### Excerpt to read
Utut Adianto Wahyuwidayat (born 16 March 1965), commonly known as Utut Adianto is an Indonesian politician and chess player, who is serving as a member of the People's Representative Council since 2009. A member of the Indonesian Democratic Party of Struggle, he served as Deputy Speaker of the People's Representative Council from 2018 until 2019. Prior to his entry in politics, he was a chess player, attaining the title of Grandmaster from FIDE in 1986.

Early life and education 
Utut Adianto Wahyuwidayat was born in Jakarta on 16 March 1965. He is the fourth child of five children. He spent his childhood in Damai alley, near Cipete Market, South Jakarta. Utut studied at Padjadjaran University. He finished his studies in 1989, and worked in a in development company.

### Goal of the exercise
List every distinct year mentioned in the biography of Utut Adianto, in order of first appearance and each only once. The records that follow the biography were drawn from a separate source.

Dataset items:
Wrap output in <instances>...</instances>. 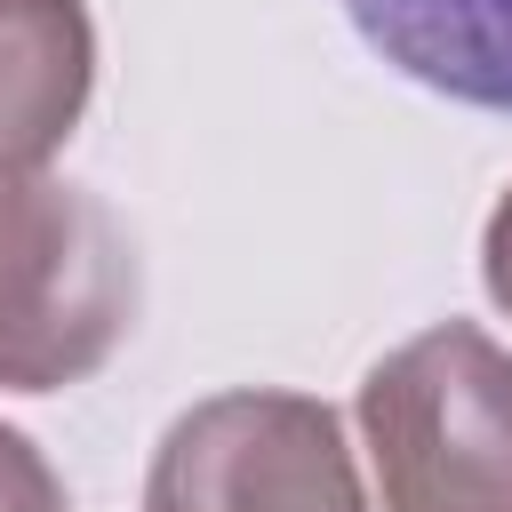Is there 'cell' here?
<instances>
[{"label":"cell","mask_w":512,"mask_h":512,"mask_svg":"<svg viewBox=\"0 0 512 512\" xmlns=\"http://www.w3.org/2000/svg\"><path fill=\"white\" fill-rule=\"evenodd\" d=\"M368 512H512V352L440 320L384 352L352 400Z\"/></svg>","instance_id":"obj_1"},{"label":"cell","mask_w":512,"mask_h":512,"mask_svg":"<svg viewBox=\"0 0 512 512\" xmlns=\"http://www.w3.org/2000/svg\"><path fill=\"white\" fill-rule=\"evenodd\" d=\"M144 272L104 192L32 176L0 192V392L88 384L136 328Z\"/></svg>","instance_id":"obj_2"},{"label":"cell","mask_w":512,"mask_h":512,"mask_svg":"<svg viewBox=\"0 0 512 512\" xmlns=\"http://www.w3.org/2000/svg\"><path fill=\"white\" fill-rule=\"evenodd\" d=\"M144 512H368V480L328 400L240 384L160 432Z\"/></svg>","instance_id":"obj_3"},{"label":"cell","mask_w":512,"mask_h":512,"mask_svg":"<svg viewBox=\"0 0 512 512\" xmlns=\"http://www.w3.org/2000/svg\"><path fill=\"white\" fill-rule=\"evenodd\" d=\"M96 88L88 0H0V192L48 176Z\"/></svg>","instance_id":"obj_4"},{"label":"cell","mask_w":512,"mask_h":512,"mask_svg":"<svg viewBox=\"0 0 512 512\" xmlns=\"http://www.w3.org/2000/svg\"><path fill=\"white\" fill-rule=\"evenodd\" d=\"M344 16L400 80L512 112V0H344Z\"/></svg>","instance_id":"obj_5"},{"label":"cell","mask_w":512,"mask_h":512,"mask_svg":"<svg viewBox=\"0 0 512 512\" xmlns=\"http://www.w3.org/2000/svg\"><path fill=\"white\" fill-rule=\"evenodd\" d=\"M0 512H72V488L16 424H0Z\"/></svg>","instance_id":"obj_6"},{"label":"cell","mask_w":512,"mask_h":512,"mask_svg":"<svg viewBox=\"0 0 512 512\" xmlns=\"http://www.w3.org/2000/svg\"><path fill=\"white\" fill-rule=\"evenodd\" d=\"M480 280H488L496 312L512 320V192L488 208V232H480Z\"/></svg>","instance_id":"obj_7"}]
</instances>
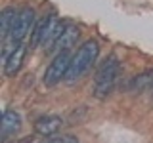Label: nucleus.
Instances as JSON below:
<instances>
[{"label":"nucleus","instance_id":"f257e3e1","mask_svg":"<svg viewBox=\"0 0 153 143\" xmlns=\"http://www.w3.org/2000/svg\"><path fill=\"white\" fill-rule=\"evenodd\" d=\"M98 55H100V44L96 40H86L84 44L76 50L73 59H71V65H69L65 80L69 84L76 82L84 73H88V69L94 65V61L98 59Z\"/></svg>","mask_w":153,"mask_h":143},{"label":"nucleus","instance_id":"f03ea898","mask_svg":"<svg viewBox=\"0 0 153 143\" xmlns=\"http://www.w3.org/2000/svg\"><path fill=\"white\" fill-rule=\"evenodd\" d=\"M117 74H119V61H117V57L111 55L102 63V67L98 69L96 78H94V95L98 99H103L111 94L115 80H117Z\"/></svg>","mask_w":153,"mask_h":143},{"label":"nucleus","instance_id":"7ed1b4c3","mask_svg":"<svg viewBox=\"0 0 153 143\" xmlns=\"http://www.w3.org/2000/svg\"><path fill=\"white\" fill-rule=\"evenodd\" d=\"M71 59H73V55H71L69 50L57 52L56 57L50 61V65H48V69H46V73H44V78H42V82H44L46 86H56L59 80H63L65 76H67V71H69Z\"/></svg>","mask_w":153,"mask_h":143},{"label":"nucleus","instance_id":"20e7f679","mask_svg":"<svg viewBox=\"0 0 153 143\" xmlns=\"http://www.w3.org/2000/svg\"><path fill=\"white\" fill-rule=\"evenodd\" d=\"M33 23H35V10L33 8H23L21 12H17L16 19H13V25H12V31H10V40L19 44L23 40L29 31H33Z\"/></svg>","mask_w":153,"mask_h":143},{"label":"nucleus","instance_id":"39448f33","mask_svg":"<svg viewBox=\"0 0 153 143\" xmlns=\"http://www.w3.org/2000/svg\"><path fill=\"white\" fill-rule=\"evenodd\" d=\"M21 130V114L16 111H4L2 114V126H0V136L6 141L10 136H16Z\"/></svg>","mask_w":153,"mask_h":143},{"label":"nucleus","instance_id":"423d86ee","mask_svg":"<svg viewBox=\"0 0 153 143\" xmlns=\"http://www.w3.org/2000/svg\"><path fill=\"white\" fill-rule=\"evenodd\" d=\"M25 54H27V48L23 44H17L12 50V54L8 55L6 63H4V74L6 76H16L21 69L23 61H25Z\"/></svg>","mask_w":153,"mask_h":143},{"label":"nucleus","instance_id":"0eeeda50","mask_svg":"<svg viewBox=\"0 0 153 143\" xmlns=\"http://www.w3.org/2000/svg\"><path fill=\"white\" fill-rule=\"evenodd\" d=\"M63 23L59 21L57 15H50L46 17V27H44V32H42V46H54V42L59 38V35L63 32Z\"/></svg>","mask_w":153,"mask_h":143},{"label":"nucleus","instance_id":"6e6552de","mask_svg":"<svg viewBox=\"0 0 153 143\" xmlns=\"http://www.w3.org/2000/svg\"><path fill=\"white\" fill-rule=\"evenodd\" d=\"M79 35H80V31H79V27H75V25H67L63 29V32L59 35V38L54 42V46L50 48V50H56V52H63V50H69L71 46H75L76 44V40H79Z\"/></svg>","mask_w":153,"mask_h":143},{"label":"nucleus","instance_id":"1a4fd4ad","mask_svg":"<svg viewBox=\"0 0 153 143\" xmlns=\"http://www.w3.org/2000/svg\"><path fill=\"white\" fill-rule=\"evenodd\" d=\"M61 128V118L59 116H42L35 122V132L38 136L50 137Z\"/></svg>","mask_w":153,"mask_h":143},{"label":"nucleus","instance_id":"9d476101","mask_svg":"<svg viewBox=\"0 0 153 143\" xmlns=\"http://www.w3.org/2000/svg\"><path fill=\"white\" fill-rule=\"evenodd\" d=\"M153 88V69H147L143 73L136 74L130 82V90L132 92H146V90Z\"/></svg>","mask_w":153,"mask_h":143},{"label":"nucleus","instance_id":"9b49d317","mask_svg":"<svg viewBox=\"0 0 153 143\" xmlns=\"http://www.w3.org/2000/svg\"><path fill=\"white\" fill-rule=\"evenodd\" d=\"M16 10L13 8H6L0 15V29H2V36H8L10 31H12V25H13V19H16Z\"/></svg>","mask_w":153,"mask_h":143},{"label":"nucleus","instance_id":"f8f14e48","mask_svg":"<svg viewBox=\"0 0 153 143\" xmlns=\"http://www.w3.org/2000/svg\"><path fill=\"white\" fill-rule=\"evenodd\" d=\"M46 143H79L75 136H56V137H48Z\"/></svg>","mask_w":153,"mask_h":143}]
</instances>
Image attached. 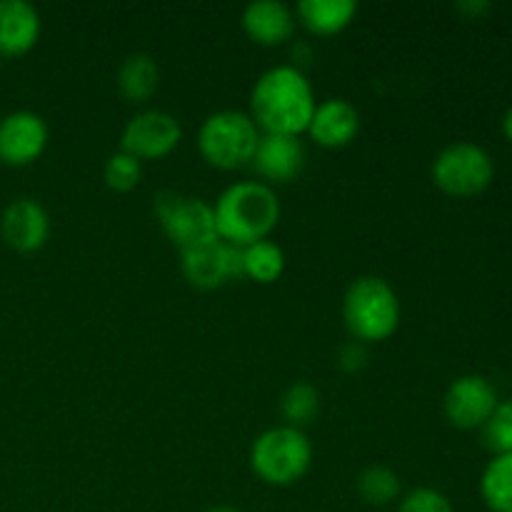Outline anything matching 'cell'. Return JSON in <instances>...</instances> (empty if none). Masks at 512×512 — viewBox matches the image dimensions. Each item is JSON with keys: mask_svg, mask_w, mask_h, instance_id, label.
<instances>
[{"mask_svg": "<svg viewBox=\"0 0 512 512\" xmlns=\"http://www.w3.org/2000/svg\"><path fill=\"white\" fill-rule=\"evenodd\" d=\"M315 105L313 85L298 65H273L250 90V118L260 133L303 135Z\"/></svg>", "mask_w": 512, "mask_h": 512, "instance_id": "obj_1", "label": "cell"}, {"mask_svg": "<svg viewBox=\"0 0 512 512\" xmlns=\"http://www.w3.org/2000/svg\"><path fill=\"white\" fill-rule=\"evenodd\" d=\"M213 213L218 238L235 248H245L270 238L280 220V200L270 185L240 180L218 195Z\"/></svg>", "mask_w": 512, "mask_h": 512, "instance_id": "obj_2", "label": "cell"}, {"mask_svg": "<svg viewBox=\"0 0 512 512\" xmlns=\"http://www.w3.org/2000/svg\"><path fill=\"white\" fill-rule=\"evenodd\" d=\"M343 320L358 343H383L400 328V300L388 280L363 275L348 285Z\"/></svg>", "mask_w": 512, "mask_h": 512, "instance_id": "obj_3", "label": "cell"}, {"mask_svg": "<svg viewBox=\"0 0 512 512\" xmlns=\"http://www.w3.org/2000/svg\"><path fill=\"white\" fill-rule=\"evenodd\" d=\"M313 465V445L308 435L293 425H275L260 433L250 445V468L273 488H290L308 475Z\"/></svg>", "mask_w": 512, "mask_h": 512, "instance_id": "obj_4", "label": "cell"}, {"mask_svg": "<svg viewBox=\"0 0 512 512\" xmlns=\"http://www.w3.org/2000/svg\"><path fill=\"white\" fill-rule=\"evenodd\" d=\"M260 128L245 110H215L198 130V150L208 165L218 170H238L250 165L260 143Z\"/></svg>", "mask_w": 512, "mask_h": 512, "instance_id": "obj_5", "label": "cell"}, {"mask_svg": "<svg viewBox=\"0 0 512 512\" xmlns=\"http://www.w3.org/2000/svg\"><path fill=\"white\" fill-rule=\"evenodd\" d=\"M153 208L158 213L165 235L180 253L220 240L218 228H215L213 205L208 200L165 190V193L155 195Z\"/></svg>", "mask_w": 512, "mask_h": 512, "instance_id": "obj_6", "label": "cell"}, {"mask_svg": "<svg viewBox=\"0 0 512 512\" xmlns=\"http://www.w3.org/2000/svg\"><path fill=\"white\" fill-rule=\"evenodd\" d=\"M495 163L485 148L475 143H453L433 160V183L453 198L478 195L493 183Z\"/></svg>", "mask_w": 512, "mask_h": 512, "instance_id": "obj_7", "label": "cell"}, {"mask_svg": "<svg viewBox=\"0 0 512 512\" xmlns=\"http://www.w3.org/2000/svg\"><path fill=\"white\" fill-rule=\"evenodd\" d=\"M183 140V128L168 110L148 108L135 113L120 135V150L143 160H160L173 153Z\"/></svg>", "mask_w": 512, "mask_h": 512, "instance_id": "obj_8", "label": "cell"}, {"mask_svg": "<svg viewBox=\"0 0 512 512\" xmlns=\"http://www.w3.org/2000/svg\"><path fill=\"white\" fill-rule=\"evenodd\" d=\"M498 408V393L483 375H463L453 380L443 398L445 418L460 430L483 428Z\"/></svg>", "mask_w": 512, "mask_h": 512, "instance_id": "obj_9", "label": "cell"}, {"mask_svg": "<svg viewBox=\"0 0 512 512\" xmlns=\"http://www.w3.org/2000/svg\"><path fill=\"white\" fill-rule=\"evenodd\" d=\"M180 268H183L185 280L200 290H215L228 280L243 278L240 248L225 240H213L203 248L180 253Z\"/></svg>", "mask_w": 512, "mask_h": 512, "instance_id": "obj_10", "label": "cell"}, {"mask_svg": "<svg viewBox=\"0 0 512 512\" xmlns=\"http://www.w3.org/2000/svg\"><path fill=\"white\" fill-rule=\"evenodd\" d=\"M48 145V125L33 110H13L0 118V163L23 168L35 163Z\"/></svg>", "mask_w": 512, "mask_h": 512, "instance_id": "obj_11", "label": "cell"}, {"mask_svg": "<svg viewBox=\"0 0 512 512\" xmlns=\"http://www.w3.org/2000/svg\"><path fill=\"white\" fill-rule=\"evenodd\" d=\"M305 158L308 155L300 135L263 133L250 168L260 175V183L273 188V183H290L298 178L305 168Z\"/></svg>", "mask_w": 512, "mask_h": 512, "instance_id": "obj_12", "label": "cell"}, {"mask_svg": "<svg viewBox=\"0 0 512 512\" xmlns=\"http://www.w3.org/2000/svg\"><path fill=\"white\" fill-rule=\"evenodd\" d=\"M0 235L18 253H35L48 243V210L33 198H15L0 215Z\"/></svg>", "mask_w": 512, "mask_h": 512, "instance_id": "obj_13", "label": "cell"}, {"mask_svg": "<svg viewBox=\"0 0 512 512\" xmlns=\"http://www.w3.org/2000/svg\"><path fill=\"white\" fill-rule=\"evenodd\" d=\"M240 23L253 43L275 48L293 38L298 18H295V10L283 0H255L245 5Z\"/></svg>", "mask_w": 512, "mask_h": 512, "instance_id": "obj_14", "label": "cell"}, {"mask_svg": "<svg viewBox=\"0 0 512 512\" xmlns=\"http://www.w3.org/2000/svg\"><path fill=\"white\" fill-rule=\"evenodd\" d=\"M305 133L323 148H345L360 133V113L350 100L328 98L315 105Z\"/></svg>", "mask_w": 512, "mask_h": 512, "instance_id": "obj_15", "label": "cell"}, {"mask_svg": "<svg viewBox=\"0 0 512 512\" xmlns=\"http://www.w3.org/2000/svg\"><path fill=\"white\" fill-rule=\"evenodd\" d=\"M40 13L25 0H0V58H18L40 38Z\"/></svg>", "mask_w": 512, "mask_h": 512, "instance_id": "obj_16", "label": "cell"}, {"mask_svg": "<svg viewBox=\"0 0 512 512\" xmlns=\"http://www.w3.org/2000/svg\"><path fill=\"white\" fill-rule=\"evenodd\" d=\"M358 15L355 0H300L295 18L315 35H335L348 28Z\"/></svg>", "mask_w": 512, "mask_h": 512, "instance_id": "obj_17", "label": "cell"}, {"mask_svg": "<svg viewBox=\"0 0 512 512\" xmlns=\"http://www.w3.org/2000/svg\"><path fill=\"white\" fill-rule=\"evenodd\" d=\"M160 83L158 60L148 53H130L118 68V90L130 103H145L153 98Z\"/></svg>", "mask_w": 512, "mask_h": 512, "instance_id": "obj_18", "label": "cell"}, {"mask_svg": "<svg viewBox=\"0 0 512 512\" xmlns=\"http://www.w3.org/2000/svg\"><path fill=\"white\" fill-rule=\"evenodd\" d=\"M240 263H243V278L255 280L260 285H270L283 275L285 253L270 238L258 240V243L240 248Z\"/></svg>", "mask_w": 512, "mask_h": 512, "instance_id": "obj_19", "label": "cell"}, {"mask_svg": "<svg viewBox=\"0 0 512 512\" xmlns=\"http://www.w3.org/2000/svg\"><path fill=\"white\" fill-rule=\"evenodd\" d=\"M355 493L360 495L365 505L385 508V505H393L395 500L403 498V483H400V475L395 470L385 468V465H368L355 478Z\"/></svg>", "mask_w": 512, "mask_h": 512, "instance_id": "obj_20", "label": "cell"}, {"mask_svg": "<svg viewBox=\"0 0 512 512\" xmlns=\"http://www.w3.org/2000/svg\"><path fill=\"white\" fill-rule=\"evenodd\" d=\"M480 495L493 512H512V453L490 460L480 478Z\"/></svg>", "mask_w": 512, "mask_h": 512, "instance_id": "obj_21", "label": "cell"}, {"mask_svg": "<svg viewBox=\"0 0 512 512\" xmlns=\"http://www.w3.org/2000/svg\"><path fill=\"white\" fill-rule=\"evenodd\" d=\"M320 410V393L310 383H293L280 398V413L285 425L303 430L310 420H315Z\"/></svg>", "mask_w": 512, "mask_h": 512, "instance_id": "obj_22", "label": "cell"}, {"mask_svg": "<svg viewBox=\"0 0 512 512\" xmlns=\"http://www.w3.org/2000/svg\"><path fill=\"white\" fill-rule=\"evenodd\" d=\"M103 178L105 185L115 193H130L133 188H138L140 178H143V163L135 155L118 150L105 160Z\"/></svg>", "mask_w": 512, "mask_h": 512, "instance_id": "obj_23", "label": "cell"}, {"mask_svg": "<svg viewBox=\"0 0 512 512\" xmlns=\"http://www.w3.org/2000/svg\"><path fill=\"white\" fill-rule=\"evenodd\" d=\"M483 443L495 455L512 453V403H498L495 413L483 425Z\"/></svg>", "mask_w": 512, "mask_h": 512, "instance_id": "obj_24", "label": "cell"}, {"mask_svg": "<svg viewBox=\"0 0 512 512\" xmlns=\"http://www.w3.org/2000/svg\"><path fill=\"white\" fill-rule=\"evenodd\" d=\"M398 512H455L448 495L435 488H415L400 498Z\"/></svg>", "mask_w": 512, "mask_h": 512, "instance_id": "obj_25", "label": "cell"}, {"mask_svg": "<svg viewBox=\"0 0 512 512\" xmlns=\"http://www.w3.org/2000/svg\"><path fill=\"white\" fill-rule=\"evenodd\" d=\"M340 365H343L345 370H360L365 365V348L363 343H358V340H353V343H348L345 348H340Z\"/></svg>", "mask_w": 512, "mask_h": 512, "instance_id": "obj_26", "label": "cell"}, {"mask_svg": "<svg viewBox=\"0 0 512 512\" xmlns=\"http://www.w3.org/2000/svg\"><path fill=\"white\" fill-rule=\"evenodd\" d=\"M460 10H470V13H485L490 10V3H460Z\"/></svg>", "mask_w": 512, "mask_h": 512, "instance_id": "obj_27", "label": "cell"}, {"mask_svg": "<svg viewBox=\"0 0 512 512\" xmlns=\"http://www.w3.org/2000/svg\"><path fill=\"white\" fill-rule=\"evenodd\" d=\"M503 130L505 135H508V140L512 143V108L505 113V120H503Z\"/></svg>", "mask_w": 512, "mask_h": 512, "instance_id": "obj_28", "label": "cell"}, {"mask_svg": "<svg viewBox=\"0 0 512 512\" xmlns=\"http://www.w3.org/2000/svg\"><path fill=\"white\" fill-rule=\"evenodd\" d=\"M205 512H243V510L230 508V505H215V508H208Z\"/></svg>", "mask_w": 512, "mask_h": 512, "instance_id": "obj_29", "label": "cell"}]
</instances>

### Problem solution
1965, 2009, 2018, 2019, 1986, 1989